### Written task 1:
Please transcribe the passage of the career-path text between "Here, I'll assume" and "as the probabilities.", inclusive.

### Excerpted text:
──────────
Which positions would you be interested to start from? 
please insert as list of names without spaces, as in: 
business_internship,studying_business,studying_computer_science
business_internship,studying_business,studying_computer_science
Which positions interest you as future goals? 
please insert as list of names without spaces, as in: 
cto,ceo,business_job
cto,ceo,business_job

Here is all I could find 
and my estimated probabilities for getting from these starting positions to the goals:



{path(business_internship,cto): 0.0,
 path(business_internship,ceo): 0.7200000000000001,
 path(business_internship,business_job): 0.8,
 path(studying_business,cto): 0.0,
 path(studying_business,ceo): 0.45000000000000007,
 path(studying_business,business_job): 0.5,
 path(studying_computer_science,cto): 0.951007,
 path(studying_computer_science,ceo): 0.894731695,
 path(studying_computer_science,business_job): 0.0}

# SEARCHING FOR THE BEST PATH

So far, we've seen simple determinsitc chaining algorithms, then improved by a probabilistic interpretation that allowed you to see all the probabilities to get from each start to each end. 
But now, maybe after you have explored the probabilities for getting from A to B and you decide you'd like to try one out, which career path should you aim for?

Here, I'll assume that you'd want to take the "safest" route.
By "Safest", I mean the one with the highest probability.
I'm working on collecting some data from Linkedin, which I could later analyze and get the *relative frequencies* of each job type transition in the whole dataset as the probabilities. 
The data collection took much more time than expected, so for now this will be implemented with toy sample data as before.  But it could later be easily extended.
You can see the sample data here: https://docs.google.com/spreadsheets/d/1jVDpHkjsyJgPnpqSuuyU1bbbGND8exoifI3C7duedPg/edit#gid=0

#### Short Solution #1
We already got a list of potential paths and their probabilities. 
We can apply the same algorithm and at the end just summarize what is the most likely path. 

In [197]:
print("From what you've told us before, the 'safest' (most likely) career path between your potential paths would be:")
best_path = max(result, key=result.get)
print("Start and end positions: {}. \nLikelihood of transition: {}".format(str(best_path)[4:],result[best_path]))
──────────
### Input:
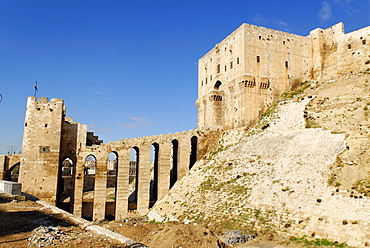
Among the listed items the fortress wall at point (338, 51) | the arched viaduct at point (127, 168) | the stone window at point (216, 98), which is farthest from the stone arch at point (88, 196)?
the fortress wall at point (338, 51)

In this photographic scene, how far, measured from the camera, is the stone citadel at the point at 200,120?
26984mm

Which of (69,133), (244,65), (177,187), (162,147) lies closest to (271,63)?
(244,65)

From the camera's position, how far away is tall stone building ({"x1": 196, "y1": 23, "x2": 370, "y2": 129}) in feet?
101

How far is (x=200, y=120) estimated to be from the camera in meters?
37.6

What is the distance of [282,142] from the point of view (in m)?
22.5

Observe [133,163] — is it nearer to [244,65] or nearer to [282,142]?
[244,65]

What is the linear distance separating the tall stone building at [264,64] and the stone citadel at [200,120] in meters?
0.10

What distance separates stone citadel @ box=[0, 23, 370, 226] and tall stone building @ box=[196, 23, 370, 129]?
0.10m

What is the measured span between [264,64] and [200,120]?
34.7 feet

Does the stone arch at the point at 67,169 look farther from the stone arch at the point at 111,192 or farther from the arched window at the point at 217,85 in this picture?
the arched window at the point at 217,85

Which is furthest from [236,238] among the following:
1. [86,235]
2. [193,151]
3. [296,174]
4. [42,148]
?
[42,148]

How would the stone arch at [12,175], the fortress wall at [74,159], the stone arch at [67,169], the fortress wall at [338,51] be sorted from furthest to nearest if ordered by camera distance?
the stone arch at [67,169] < the fortress wall at [338,51] < the stone arch at [12,175] < the fortress wall at [74,159]

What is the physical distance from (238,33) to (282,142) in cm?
1442

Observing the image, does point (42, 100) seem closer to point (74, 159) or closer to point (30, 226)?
point (74, 159)
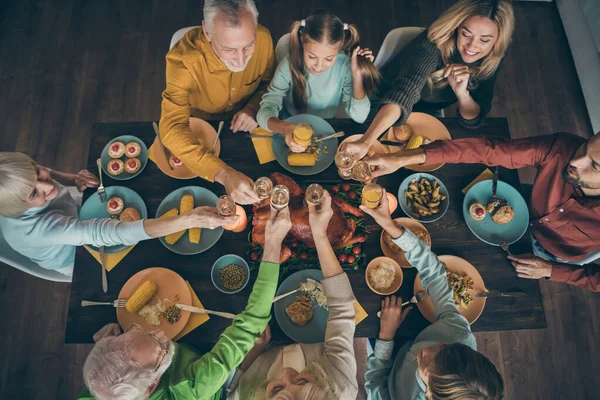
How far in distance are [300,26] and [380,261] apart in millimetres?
1538

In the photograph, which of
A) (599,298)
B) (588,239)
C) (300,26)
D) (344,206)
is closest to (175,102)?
(300,26)

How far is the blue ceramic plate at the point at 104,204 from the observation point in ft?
7.41

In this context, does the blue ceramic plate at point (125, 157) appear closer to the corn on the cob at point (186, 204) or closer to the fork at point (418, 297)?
the corn on the cob at point (186, 204)

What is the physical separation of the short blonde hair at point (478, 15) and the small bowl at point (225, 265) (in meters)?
1.85

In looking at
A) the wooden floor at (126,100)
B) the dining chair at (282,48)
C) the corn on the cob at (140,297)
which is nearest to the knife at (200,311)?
the corn on the cob at (140,297)

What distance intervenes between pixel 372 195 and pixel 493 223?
2.70 ft

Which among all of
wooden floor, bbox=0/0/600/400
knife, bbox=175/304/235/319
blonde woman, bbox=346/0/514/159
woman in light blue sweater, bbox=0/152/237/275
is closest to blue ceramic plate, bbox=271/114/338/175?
blonde woman, bbox=346/0/514/159

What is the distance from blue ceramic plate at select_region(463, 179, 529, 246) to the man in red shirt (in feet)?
0.44

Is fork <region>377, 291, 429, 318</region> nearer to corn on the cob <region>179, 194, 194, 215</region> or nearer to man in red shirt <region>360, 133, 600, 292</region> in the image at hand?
man in red shirt <region>360, 133, 600, 292</region>

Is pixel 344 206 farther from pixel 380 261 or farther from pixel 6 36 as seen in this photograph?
pixel 6 36

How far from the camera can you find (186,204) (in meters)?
2.21

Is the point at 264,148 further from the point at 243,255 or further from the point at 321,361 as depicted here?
the point at 321,361

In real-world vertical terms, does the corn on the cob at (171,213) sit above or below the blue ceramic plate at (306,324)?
above

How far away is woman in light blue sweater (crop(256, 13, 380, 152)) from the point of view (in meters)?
2.21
──────────
### Written task 2:
Present the lines of the listing between the one containing "In real-world vertical" and the end of the listing, inclusive, as a numbered list with blank lines omitted.

### Correct response 1:
Here, I'll assume that you'd want to take the "safest" route.
By "Safest", I mean the one with the highest probability.
I'm working on collecting some data from Linkedin, which I could later analyze and get the *relative frequencies* of each job type transition in the whole dataset as the probabilities.

### Correct response 2:
1. In real-world vertical terms, does the corn on the cob at (171,213) sit above or below the blue ceramic plate at (306,324)?
2. above
3. How far away is woman in light blue sweater (crop(256, 13, 380, 152)) from the point of view (in meters)?
4. 2.21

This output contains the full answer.